免疫检查点抑制剂(immune checkpoint inhibitor,ICI),是针对相应免疫检查点的单抗类药物,阻断肿瘤细胞通过免疫检查点对免疫细胞的抑制作用,使免疫细胞能够发挥对肿瘤细胞的杀伤作用。目前有3类ICI批准上市,包括程序性死亡分子-1(programmed death-1,PD-1)单抗、程序性死亡配体-1(programmed death ligand-1,PD-L1)单抗、以及细胞毒性T淋巴细胞相关蛋白-4(cytotoxic T-lymphocyte associated protein 4,CTLA-4)单抗。ICI自问世以来用于治疗多种肿瘤,在20%-30%的患者中取得了肯定的疗效,部分晚期肿瘤患者经过ICI治疗后甚至完全缓解,能够长期生存,成为肿瘤免疫治疗历史上重要的里程碑,为恶性肿瘤患者带来新的希望。但是,大部分肿瘤患者ICI初始治疗无效,或在初始治疗后继发耐药,发现克服ICI耐药的方法,进一步提高ICI疗效,成为肿瘤学治疗领域的难点。Immune checkpoint inhibitors (ICIs) are monoclonal antibodies targeting the corresponding immune checkpoints, blocking the inhibitory effect of tumor cells on immune cells through immune checkpoints, enabling immune cells to kill tumor cells. effect. There are currently 3 types of ICIs approved for marketing, including programmed death-1 (PD-1) monoclonal antibody, programmed death ligand-1 (PD-L1) monoclonal antibody, and Cytotoxic T-lymphocyte associated protein 4 (CTLA-4) monoclonal antibody. ICI has been used to treat a variety of tumors since its inception, and has achieved positive results in 20%-30% of patients. Some patients with advanced tumors even have complete remission after ICI treatment and can survive for a long time, which has become an important part in the history of tumor immunotherapy. A milestone, bringing new hope to patients with malignant tumors. However, the initial treatment of ICI in most tumor patients is ineffective, or secondary drug resistance occurs after the initial treatment. Finding a method to overcome the resistance of ICI and further improve the efficacy of ICI has become a difficulty in the field of oncology treatment.

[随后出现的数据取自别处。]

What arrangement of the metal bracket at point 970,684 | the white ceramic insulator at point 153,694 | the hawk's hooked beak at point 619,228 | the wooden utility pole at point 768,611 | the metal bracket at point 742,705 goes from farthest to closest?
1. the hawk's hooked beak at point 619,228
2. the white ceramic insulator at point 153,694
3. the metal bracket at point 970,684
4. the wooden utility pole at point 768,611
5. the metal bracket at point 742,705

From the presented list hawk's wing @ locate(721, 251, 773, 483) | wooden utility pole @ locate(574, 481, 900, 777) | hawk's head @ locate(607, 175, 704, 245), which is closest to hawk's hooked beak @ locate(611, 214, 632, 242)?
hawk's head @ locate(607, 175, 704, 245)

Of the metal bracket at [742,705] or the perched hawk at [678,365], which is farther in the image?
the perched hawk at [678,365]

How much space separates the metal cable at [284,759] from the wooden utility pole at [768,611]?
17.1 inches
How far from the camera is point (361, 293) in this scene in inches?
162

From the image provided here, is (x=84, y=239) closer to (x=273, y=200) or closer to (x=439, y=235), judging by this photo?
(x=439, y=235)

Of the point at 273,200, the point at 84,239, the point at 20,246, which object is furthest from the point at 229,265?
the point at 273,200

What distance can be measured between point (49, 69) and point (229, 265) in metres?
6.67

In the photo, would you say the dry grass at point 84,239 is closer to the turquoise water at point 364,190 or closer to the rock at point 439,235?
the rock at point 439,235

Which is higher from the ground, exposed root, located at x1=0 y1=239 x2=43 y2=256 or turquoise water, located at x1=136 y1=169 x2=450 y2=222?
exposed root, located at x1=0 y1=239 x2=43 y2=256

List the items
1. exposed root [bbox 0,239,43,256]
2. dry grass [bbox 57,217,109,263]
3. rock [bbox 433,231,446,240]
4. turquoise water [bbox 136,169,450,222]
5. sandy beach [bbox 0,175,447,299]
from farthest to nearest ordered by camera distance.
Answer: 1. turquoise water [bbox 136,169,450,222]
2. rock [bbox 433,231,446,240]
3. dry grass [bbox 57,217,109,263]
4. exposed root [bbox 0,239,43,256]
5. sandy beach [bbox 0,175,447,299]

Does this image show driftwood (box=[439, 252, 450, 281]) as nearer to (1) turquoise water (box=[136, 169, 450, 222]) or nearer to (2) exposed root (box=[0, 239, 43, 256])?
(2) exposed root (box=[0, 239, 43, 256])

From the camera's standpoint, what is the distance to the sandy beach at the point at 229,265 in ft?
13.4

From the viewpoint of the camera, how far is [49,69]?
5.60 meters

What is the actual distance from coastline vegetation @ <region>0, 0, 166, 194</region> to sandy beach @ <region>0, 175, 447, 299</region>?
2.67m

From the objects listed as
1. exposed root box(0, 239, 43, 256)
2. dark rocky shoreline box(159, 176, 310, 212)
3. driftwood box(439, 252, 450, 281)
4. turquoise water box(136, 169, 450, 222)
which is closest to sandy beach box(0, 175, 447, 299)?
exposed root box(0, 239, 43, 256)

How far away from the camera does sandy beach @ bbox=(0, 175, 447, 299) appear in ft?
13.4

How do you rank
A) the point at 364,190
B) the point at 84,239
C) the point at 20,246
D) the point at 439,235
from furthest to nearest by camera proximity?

近几年的研究表明,患者肠道菌群是导致PD-1抗体等ICI疗效个体差异的原因之一。2020年12月,Science在线刊发了以色列特拉维夫大学医学中心研究发现:10名对PD-1抗体治疗无响应的患者移植了对PD-1抗体治疗有积极响应患者的肠道菌群后,有3名患者对PD-1抗体治疗出现积极响应,其中1名晚期患者达到完全缓解,这些患者肿瘤组织内CD8
+T淋巴细胞显著增加。这3名患者都接受了同一个供体的肠道菌群,而接受另1位供体肠道菌群的五名患者没有效应。2021年2月,《Science》发表了UPMC Hillman癌症中心和美国国家癌症研究所的研究成果:改变肠道菌群可以提高晚期黑色素瘤患者的免疫治疗效果。在这项研究中,研究人员对抗PD-1抗体无效的黑色素瘤患者进行了肠道菌群移植和PD-1抗体免疫治疗,在接受菌群移植和PD-1抗体联合治疗的15名晚期黑色素瘤患者中,有6名肿瘤减少或疾病稳定持续了超过一年。这些应答者肿瘤微环境中的免疫CD8T细胞激活增加,而非应答者的免疫抑制细胞增加。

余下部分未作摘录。